In passato molte Startup hanno invece preferito finanziare il loro sviluppo

col denaro “privato” (cioè non emettendo titoli quotati in borsa) del Venture Capital, anche perché è stato relativamente abbondante sino ad oggi, ma soprattutto talune situazioni paradossali come la quotazione in borsa di Snapchat (crocifissi sui titoli della stampa per mesi) hanno gettato un’ombra di terrore sulla quotazione delle Startup, tanto per chi decide di quotarsi quanto per chi deve valutare la convenienza ad investire.

IL RIPENSAMENTO

Ma oggi è in atto un ripensamento, tanto per il fatto che gli investitori hanno ben chiaro che se vorranno ancora trovare il modo di far fruttare il loro denaro con la prospettiva di borse che non cresceranno in media, dovranno concentrarsi nei prossimi anni su quelle categorie business che oggi sono allo stadio di sviluppo iniziale, piuttosto che su quelle tradizionali, quanto perché la notorietà che deriva dalla quotazione in borsa e la liquidità del titolo quotato fanno sempre più gola ai nuovi pionieri del business, i quali intravedono anche il rischio che il venture capital potrà risultare meno disponibile a rifinanziare le loro perdite in anni di recessione come quelli che sembrano prospettarsi.
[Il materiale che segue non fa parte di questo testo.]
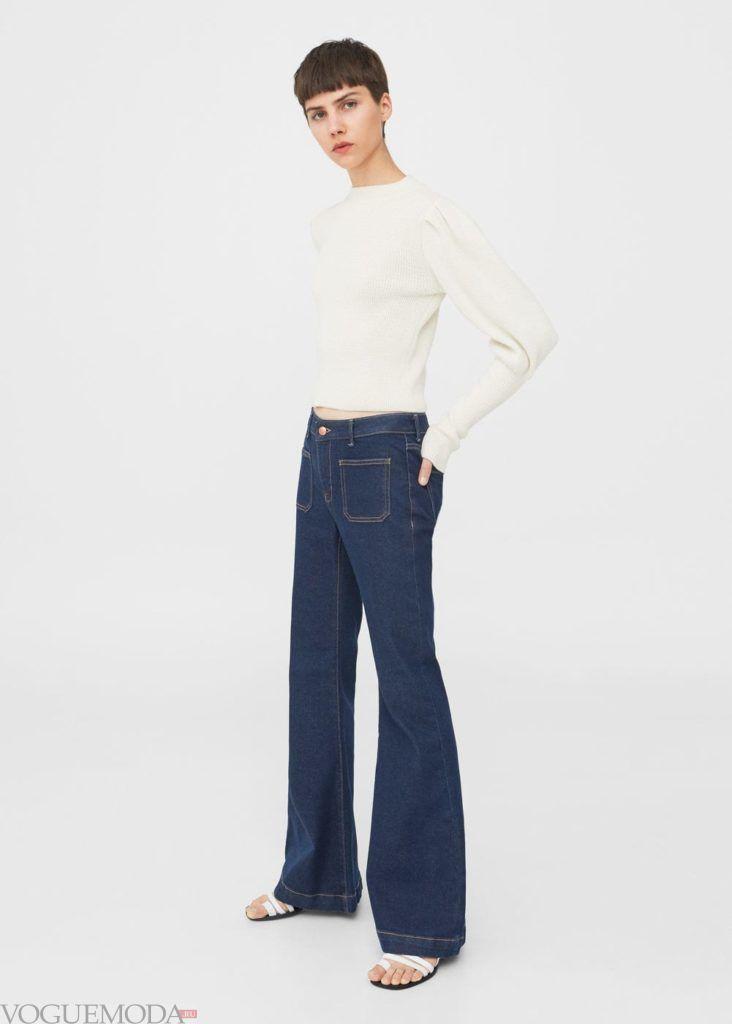 базовый гардероб джинсы тёмные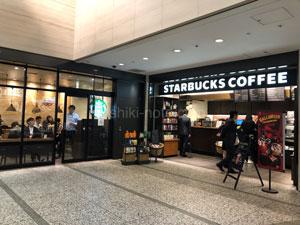 スターバックスコーヒーペディ東京店
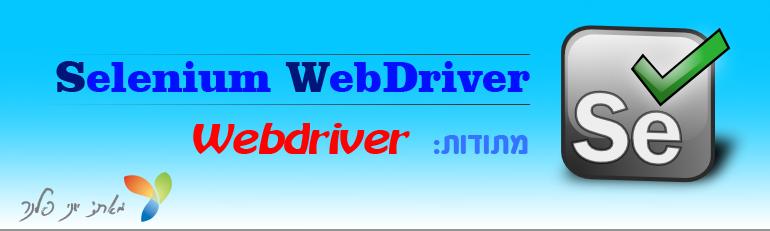 WebdriverCourseMethodsWebdriver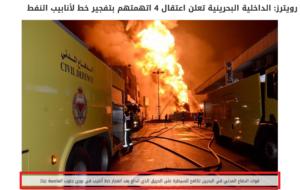 في البحرين انفحار خط لأنابيب النفط فتبينوا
IL SELL-OFF SEMBRA AVER STIMOLATO LA CORSA A QUOTARSI

Paradossalmente, il “selloff” (la svendita dei titoli quotati in borsa) dell’ultimo trimestre del 2018, invece che instillare prudenza negli imprenditori li ha invece spinti ad accelerare il loro percorso verso la quotazione, nel timore che l’inversione del ciclo economico attuale possa giungere in anticipo rispetto alle aspettative correnti, che lo traguardavano al 2020.
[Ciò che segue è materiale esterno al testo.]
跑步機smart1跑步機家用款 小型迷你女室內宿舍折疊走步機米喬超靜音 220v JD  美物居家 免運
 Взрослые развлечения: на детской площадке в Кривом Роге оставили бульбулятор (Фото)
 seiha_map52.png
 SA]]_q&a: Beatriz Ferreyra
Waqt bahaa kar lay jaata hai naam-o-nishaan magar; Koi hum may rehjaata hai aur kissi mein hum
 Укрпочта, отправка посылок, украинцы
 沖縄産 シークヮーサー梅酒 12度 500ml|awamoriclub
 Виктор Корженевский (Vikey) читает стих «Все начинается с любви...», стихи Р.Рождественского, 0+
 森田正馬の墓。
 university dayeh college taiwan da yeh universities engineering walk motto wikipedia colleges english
E poi la notorietà di grossi nomi come Uber (valutata oggi oltre 100 miliardi di dollari), Palantir (41 miliardi ), Lyft (15 miliardi ), WeWork (45 miliardi), Airbnb (31 miliardi) o Peloton (4 miliardi), dovrebbe facilitare la quotazione di molte altri titoli “tecnologici“ (che potrebbero trovare nei primi la loro pietra di paragone) a aiutarli a superare l’ostacolo della diffidenza del mercato.
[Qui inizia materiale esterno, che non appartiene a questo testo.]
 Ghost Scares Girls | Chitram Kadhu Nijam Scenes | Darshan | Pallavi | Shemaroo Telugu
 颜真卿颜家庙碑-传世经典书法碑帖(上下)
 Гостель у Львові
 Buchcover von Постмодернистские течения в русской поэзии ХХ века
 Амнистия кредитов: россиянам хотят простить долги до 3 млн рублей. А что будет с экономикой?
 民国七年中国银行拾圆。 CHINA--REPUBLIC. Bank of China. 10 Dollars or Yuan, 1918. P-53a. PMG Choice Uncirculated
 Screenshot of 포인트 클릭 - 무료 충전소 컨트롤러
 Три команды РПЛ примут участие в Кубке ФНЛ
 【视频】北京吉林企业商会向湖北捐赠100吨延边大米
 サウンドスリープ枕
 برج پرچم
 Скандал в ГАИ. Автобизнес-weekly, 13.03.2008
LA STRATEGIA DI UN INTERO PAESE

Dietro tutto questo movimento si può tuttavia individuare chiaramente una tendenza di fondo ma anche la strategia di un intero Paese: l’America resta la maggior fucina mondiale di nuovi modelli di business, di nuove avventure e intraprese e in definitiva di creazione di nuova ricchezza. E senza renderne liquidi e arcinoti i relativi titoli azionari e mettere tutto ciò in vetrina dei listini di Wall Street, il resto del mondo potrebbe anche far finta di non saperlo!